Choosing a Skimboard

People often send me email asking me what board is right for them. The answer is that I don't know. Even if I knew them and knew how they skimmed it would be hard for me to choose a board that they would like. There are simply too many factors for another person to be able to accurately tell you what kind of board you are going to like best. Only you can choose the right board for yourself. In this section I will tell you how to do it.

Know What You Want

Before you even go shopping you should know what you want. As a trip to the board design section will tell you, different board characteristics have predictable results on how the board performs. Get to know these different design factors and get an idea of what you want based on how you ride and how you would like to ride.

Know What is Available

Your next step should be getting to know what is out there. There are quite a few manufacturers out there and none of them are the best for everyone. Check out the buyer's guide for my general thoughts on the different board manufacturers. Keep in mind though that I am just one person with one opinion. There are certainly others who will disagree with me. Try to get other people's input. One good way to do this is to use the message boards or the skimlist.

Make Your Decision

Keeping in mind what you have learned and make an informed decision. If you are serious about skimboarding I always recommend getting the board you think is best regardless of price. Remember, you will probably be riding this thing for over a year. If the board you really want costs $100 more, that works out to under 28 cents a day. I think you can afford that right? Now stop reading this and go get yourself a board!

Board Sizes

Many manufacturers offer their boards in different sizes. I am often asked what the best size is for a rider of a given weight and height. Unfortunately there is no easy answer to this question. The general rule of thumb would be to get the smallest board that still allows you to reach the waves you want. This would provide the rider with the best turning ability while still providing enough carrying power. Of course this doesn't answer the question, it only rephrases it. The right size board depends on a riders weight, style, athletic ability, and experience. Let's look at them individually.

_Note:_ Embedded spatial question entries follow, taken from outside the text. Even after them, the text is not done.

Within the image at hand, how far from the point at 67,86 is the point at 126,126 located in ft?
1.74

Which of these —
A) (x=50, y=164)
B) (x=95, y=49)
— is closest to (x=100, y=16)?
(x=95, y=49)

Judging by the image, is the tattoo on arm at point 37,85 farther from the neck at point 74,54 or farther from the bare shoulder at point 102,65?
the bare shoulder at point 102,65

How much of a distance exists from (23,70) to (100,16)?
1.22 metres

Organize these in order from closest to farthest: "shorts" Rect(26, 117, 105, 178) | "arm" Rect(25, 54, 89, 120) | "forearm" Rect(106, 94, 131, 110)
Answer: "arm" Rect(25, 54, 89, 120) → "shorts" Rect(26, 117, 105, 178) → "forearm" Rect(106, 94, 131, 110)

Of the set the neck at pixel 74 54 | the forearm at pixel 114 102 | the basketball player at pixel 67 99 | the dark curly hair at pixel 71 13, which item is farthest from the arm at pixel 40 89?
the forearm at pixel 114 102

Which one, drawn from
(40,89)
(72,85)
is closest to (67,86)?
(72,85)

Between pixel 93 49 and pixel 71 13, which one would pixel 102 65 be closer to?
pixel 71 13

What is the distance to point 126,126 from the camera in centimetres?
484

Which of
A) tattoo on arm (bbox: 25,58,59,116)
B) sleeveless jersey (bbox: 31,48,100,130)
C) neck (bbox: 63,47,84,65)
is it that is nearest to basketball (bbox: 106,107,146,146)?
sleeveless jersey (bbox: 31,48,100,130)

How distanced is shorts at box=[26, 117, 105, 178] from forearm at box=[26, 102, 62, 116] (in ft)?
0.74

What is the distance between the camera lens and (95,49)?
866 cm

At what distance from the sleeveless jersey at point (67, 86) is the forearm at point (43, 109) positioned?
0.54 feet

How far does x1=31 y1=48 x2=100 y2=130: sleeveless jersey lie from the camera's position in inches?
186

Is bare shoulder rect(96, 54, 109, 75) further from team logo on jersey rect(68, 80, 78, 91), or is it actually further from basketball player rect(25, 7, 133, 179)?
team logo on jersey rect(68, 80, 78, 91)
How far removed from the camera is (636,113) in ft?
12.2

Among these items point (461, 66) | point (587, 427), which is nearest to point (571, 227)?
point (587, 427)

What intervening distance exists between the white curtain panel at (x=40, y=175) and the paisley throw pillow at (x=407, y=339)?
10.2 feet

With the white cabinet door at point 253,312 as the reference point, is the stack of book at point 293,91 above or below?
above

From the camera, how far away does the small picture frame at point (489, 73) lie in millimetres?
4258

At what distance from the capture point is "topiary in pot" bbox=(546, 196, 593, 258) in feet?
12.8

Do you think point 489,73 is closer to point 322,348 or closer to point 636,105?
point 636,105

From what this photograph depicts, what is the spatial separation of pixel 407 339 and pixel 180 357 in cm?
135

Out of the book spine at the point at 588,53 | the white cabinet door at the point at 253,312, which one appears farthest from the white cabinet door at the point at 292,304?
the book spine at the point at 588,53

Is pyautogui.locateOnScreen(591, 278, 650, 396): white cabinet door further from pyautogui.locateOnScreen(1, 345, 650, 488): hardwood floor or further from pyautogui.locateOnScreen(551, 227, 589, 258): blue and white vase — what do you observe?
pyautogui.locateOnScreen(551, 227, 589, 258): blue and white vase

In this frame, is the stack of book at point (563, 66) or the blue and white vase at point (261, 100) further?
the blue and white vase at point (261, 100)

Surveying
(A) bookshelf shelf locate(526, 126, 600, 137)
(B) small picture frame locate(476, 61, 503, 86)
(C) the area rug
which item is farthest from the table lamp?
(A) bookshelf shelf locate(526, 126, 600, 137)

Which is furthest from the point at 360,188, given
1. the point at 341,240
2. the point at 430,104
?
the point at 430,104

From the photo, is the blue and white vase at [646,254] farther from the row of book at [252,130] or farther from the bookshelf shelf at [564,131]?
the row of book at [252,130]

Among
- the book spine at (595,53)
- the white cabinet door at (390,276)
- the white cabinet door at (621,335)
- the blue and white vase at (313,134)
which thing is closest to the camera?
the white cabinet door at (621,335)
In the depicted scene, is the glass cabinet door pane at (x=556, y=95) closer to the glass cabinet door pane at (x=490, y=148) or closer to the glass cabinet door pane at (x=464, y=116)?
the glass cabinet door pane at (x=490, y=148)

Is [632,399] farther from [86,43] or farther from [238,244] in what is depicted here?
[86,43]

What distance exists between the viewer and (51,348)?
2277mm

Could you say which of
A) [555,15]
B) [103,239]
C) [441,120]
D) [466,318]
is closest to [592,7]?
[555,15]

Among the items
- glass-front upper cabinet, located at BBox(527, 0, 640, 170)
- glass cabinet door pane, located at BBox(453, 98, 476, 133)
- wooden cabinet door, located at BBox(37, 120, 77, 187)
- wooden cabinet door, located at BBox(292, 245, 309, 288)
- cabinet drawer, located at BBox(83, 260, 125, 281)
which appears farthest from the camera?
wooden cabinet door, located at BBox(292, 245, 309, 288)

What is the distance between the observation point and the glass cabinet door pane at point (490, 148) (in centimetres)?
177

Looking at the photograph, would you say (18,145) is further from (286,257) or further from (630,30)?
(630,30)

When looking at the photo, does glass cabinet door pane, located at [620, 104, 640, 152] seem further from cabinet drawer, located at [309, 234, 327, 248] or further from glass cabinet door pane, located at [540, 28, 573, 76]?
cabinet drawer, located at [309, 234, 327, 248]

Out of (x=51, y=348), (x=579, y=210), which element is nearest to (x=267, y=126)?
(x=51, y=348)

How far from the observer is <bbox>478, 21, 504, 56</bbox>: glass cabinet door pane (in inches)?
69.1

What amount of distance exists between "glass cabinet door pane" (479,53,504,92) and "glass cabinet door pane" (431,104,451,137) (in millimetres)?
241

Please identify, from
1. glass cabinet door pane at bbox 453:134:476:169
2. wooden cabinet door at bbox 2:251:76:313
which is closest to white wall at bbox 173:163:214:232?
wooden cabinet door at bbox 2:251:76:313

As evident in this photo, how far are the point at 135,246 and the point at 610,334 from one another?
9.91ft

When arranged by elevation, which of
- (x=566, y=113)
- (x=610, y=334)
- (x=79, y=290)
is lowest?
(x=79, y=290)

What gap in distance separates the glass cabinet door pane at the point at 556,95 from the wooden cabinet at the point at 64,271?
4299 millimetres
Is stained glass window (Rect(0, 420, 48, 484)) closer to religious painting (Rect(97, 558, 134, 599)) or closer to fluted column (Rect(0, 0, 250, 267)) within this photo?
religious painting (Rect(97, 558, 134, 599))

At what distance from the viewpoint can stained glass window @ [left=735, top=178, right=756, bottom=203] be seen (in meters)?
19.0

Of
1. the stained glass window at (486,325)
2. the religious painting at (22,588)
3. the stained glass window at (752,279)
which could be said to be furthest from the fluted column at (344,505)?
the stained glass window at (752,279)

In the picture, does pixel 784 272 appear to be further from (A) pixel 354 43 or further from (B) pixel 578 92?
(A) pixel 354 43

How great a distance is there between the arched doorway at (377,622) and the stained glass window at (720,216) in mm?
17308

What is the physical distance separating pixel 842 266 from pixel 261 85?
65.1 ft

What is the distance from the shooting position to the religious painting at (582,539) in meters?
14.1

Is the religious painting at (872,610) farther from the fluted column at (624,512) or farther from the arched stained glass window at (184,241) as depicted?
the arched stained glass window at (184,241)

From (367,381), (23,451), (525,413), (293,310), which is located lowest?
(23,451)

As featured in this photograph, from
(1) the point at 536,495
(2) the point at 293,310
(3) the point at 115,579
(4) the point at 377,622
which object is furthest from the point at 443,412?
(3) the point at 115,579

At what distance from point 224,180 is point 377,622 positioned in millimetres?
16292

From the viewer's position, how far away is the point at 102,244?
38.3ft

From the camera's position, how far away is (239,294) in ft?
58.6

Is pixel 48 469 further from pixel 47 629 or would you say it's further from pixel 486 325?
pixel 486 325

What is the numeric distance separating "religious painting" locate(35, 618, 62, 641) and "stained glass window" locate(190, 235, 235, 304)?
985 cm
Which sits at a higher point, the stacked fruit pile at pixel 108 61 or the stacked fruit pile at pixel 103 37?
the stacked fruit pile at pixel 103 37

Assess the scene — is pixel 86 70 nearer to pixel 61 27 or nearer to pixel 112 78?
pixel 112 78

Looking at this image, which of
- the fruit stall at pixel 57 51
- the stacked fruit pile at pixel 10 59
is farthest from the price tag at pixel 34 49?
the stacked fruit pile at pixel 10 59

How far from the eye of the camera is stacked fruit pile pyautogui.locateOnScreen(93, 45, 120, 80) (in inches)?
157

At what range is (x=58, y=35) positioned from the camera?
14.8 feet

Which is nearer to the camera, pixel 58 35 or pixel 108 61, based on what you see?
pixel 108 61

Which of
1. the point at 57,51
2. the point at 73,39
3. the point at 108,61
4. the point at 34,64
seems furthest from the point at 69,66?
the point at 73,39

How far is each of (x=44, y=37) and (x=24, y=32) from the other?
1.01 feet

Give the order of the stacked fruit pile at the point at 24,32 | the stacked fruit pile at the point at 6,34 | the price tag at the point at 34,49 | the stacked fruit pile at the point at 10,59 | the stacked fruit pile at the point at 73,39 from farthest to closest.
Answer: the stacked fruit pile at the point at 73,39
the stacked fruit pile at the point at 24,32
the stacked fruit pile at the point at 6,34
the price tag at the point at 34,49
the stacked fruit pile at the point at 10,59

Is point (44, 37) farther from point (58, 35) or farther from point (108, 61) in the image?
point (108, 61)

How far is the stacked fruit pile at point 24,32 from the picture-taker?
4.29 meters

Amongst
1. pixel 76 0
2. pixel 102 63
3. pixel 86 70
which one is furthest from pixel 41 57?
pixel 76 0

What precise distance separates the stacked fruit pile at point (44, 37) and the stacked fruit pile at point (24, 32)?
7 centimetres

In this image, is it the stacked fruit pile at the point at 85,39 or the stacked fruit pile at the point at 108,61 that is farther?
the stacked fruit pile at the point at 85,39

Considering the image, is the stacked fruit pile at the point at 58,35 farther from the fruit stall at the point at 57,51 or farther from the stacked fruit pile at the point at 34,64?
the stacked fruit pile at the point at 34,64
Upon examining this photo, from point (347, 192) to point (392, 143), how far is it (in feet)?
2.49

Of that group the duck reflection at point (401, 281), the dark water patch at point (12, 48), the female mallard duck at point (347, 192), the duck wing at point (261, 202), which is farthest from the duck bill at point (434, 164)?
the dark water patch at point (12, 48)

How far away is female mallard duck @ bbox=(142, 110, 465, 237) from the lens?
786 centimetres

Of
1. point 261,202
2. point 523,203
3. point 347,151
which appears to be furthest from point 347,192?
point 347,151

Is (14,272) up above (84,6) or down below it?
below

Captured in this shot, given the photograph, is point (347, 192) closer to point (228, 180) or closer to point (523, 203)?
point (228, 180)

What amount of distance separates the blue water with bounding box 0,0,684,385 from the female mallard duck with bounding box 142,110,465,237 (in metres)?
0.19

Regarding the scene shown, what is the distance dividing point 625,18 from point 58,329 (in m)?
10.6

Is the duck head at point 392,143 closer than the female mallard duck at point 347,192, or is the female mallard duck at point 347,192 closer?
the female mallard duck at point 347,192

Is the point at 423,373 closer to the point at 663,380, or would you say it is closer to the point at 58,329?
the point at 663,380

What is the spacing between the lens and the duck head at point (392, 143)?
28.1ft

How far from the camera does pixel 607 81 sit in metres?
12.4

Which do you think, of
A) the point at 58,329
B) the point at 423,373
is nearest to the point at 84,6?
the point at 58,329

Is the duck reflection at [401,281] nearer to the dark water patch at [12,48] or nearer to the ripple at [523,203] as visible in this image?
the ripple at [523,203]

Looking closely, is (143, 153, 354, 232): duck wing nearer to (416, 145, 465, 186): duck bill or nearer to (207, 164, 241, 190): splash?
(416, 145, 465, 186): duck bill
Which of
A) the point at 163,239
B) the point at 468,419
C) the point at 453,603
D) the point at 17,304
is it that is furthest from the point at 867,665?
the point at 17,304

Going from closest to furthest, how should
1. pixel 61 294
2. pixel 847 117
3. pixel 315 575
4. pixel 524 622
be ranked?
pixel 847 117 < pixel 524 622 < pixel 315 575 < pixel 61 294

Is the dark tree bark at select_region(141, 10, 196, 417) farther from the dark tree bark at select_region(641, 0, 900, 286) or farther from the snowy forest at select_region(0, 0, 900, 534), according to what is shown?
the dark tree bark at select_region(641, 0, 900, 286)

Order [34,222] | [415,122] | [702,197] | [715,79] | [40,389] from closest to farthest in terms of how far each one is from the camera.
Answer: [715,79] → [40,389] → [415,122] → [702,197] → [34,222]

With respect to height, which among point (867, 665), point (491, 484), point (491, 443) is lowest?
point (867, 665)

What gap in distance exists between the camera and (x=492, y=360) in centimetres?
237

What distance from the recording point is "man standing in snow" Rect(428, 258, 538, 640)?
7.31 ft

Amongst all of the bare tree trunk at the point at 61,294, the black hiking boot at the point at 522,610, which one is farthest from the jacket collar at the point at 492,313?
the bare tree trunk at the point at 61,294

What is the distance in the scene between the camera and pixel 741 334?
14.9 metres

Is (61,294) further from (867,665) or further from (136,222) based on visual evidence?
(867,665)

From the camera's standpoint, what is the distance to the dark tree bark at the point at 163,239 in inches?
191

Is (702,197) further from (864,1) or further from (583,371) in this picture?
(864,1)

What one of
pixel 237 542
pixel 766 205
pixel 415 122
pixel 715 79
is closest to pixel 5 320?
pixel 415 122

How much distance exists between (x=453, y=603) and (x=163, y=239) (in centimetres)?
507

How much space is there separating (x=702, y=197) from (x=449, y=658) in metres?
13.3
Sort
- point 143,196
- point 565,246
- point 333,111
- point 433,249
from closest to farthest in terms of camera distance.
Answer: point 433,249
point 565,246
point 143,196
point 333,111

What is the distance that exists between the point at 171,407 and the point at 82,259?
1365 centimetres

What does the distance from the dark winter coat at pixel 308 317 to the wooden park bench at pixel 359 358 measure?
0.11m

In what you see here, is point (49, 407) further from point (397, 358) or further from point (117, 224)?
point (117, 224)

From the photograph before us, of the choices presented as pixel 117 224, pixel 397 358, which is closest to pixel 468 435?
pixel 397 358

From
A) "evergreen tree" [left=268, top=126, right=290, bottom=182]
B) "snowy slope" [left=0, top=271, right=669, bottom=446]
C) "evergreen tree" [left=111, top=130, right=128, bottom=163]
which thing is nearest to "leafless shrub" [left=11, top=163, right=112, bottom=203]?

Your weight may be the most significant factor in determining what size board you should ride. Big guys like to skim too, and they usually need bigger boards to do it. A heavier rider will be able to turn a large board more easily and often need the extra carry to get out to the waves. Small guys can often get away with a smaller board. Many board manufacturers offer weight recommendations for their different models. This is a good starting point, but the other factors can matter just as much, or more.
Victoria Skimboards' Size Chart At the left you will find Victoria Skimboards' size/weight recommendations. Notice that many of the size recommendations have overlapping weights. If you weigh 180 pounds you can ride a Medium, a Medium/Large, or a Large according to Victoria. How do you decide? See below.

Extra Small Under 50 lbs.
Small 50 - 80 lbs.
Medium 80 - 180 lbs
Medium/Large 120 - 200 lbs.
Large 170 - 240
Extra Large Over 200


Bigger boards turn slower but go faster, its a fact. Some riders have very fluid & smooth styles while others like to bust airs and tricks. Naturally, the smooth riders will generally prefer larger boards which allow them to reach bigger waves and charge down the line. Likewise a 'new school' rider will often prefer a smaller board which gives them more control when attempting difficult tricks.

Athletic Ability

Obviously, the faster you can run the less you need the the extra carry that a larger board provides. Conversely, if you run really slowly then you probably need a bigger board to help you reach the waves you want to ride.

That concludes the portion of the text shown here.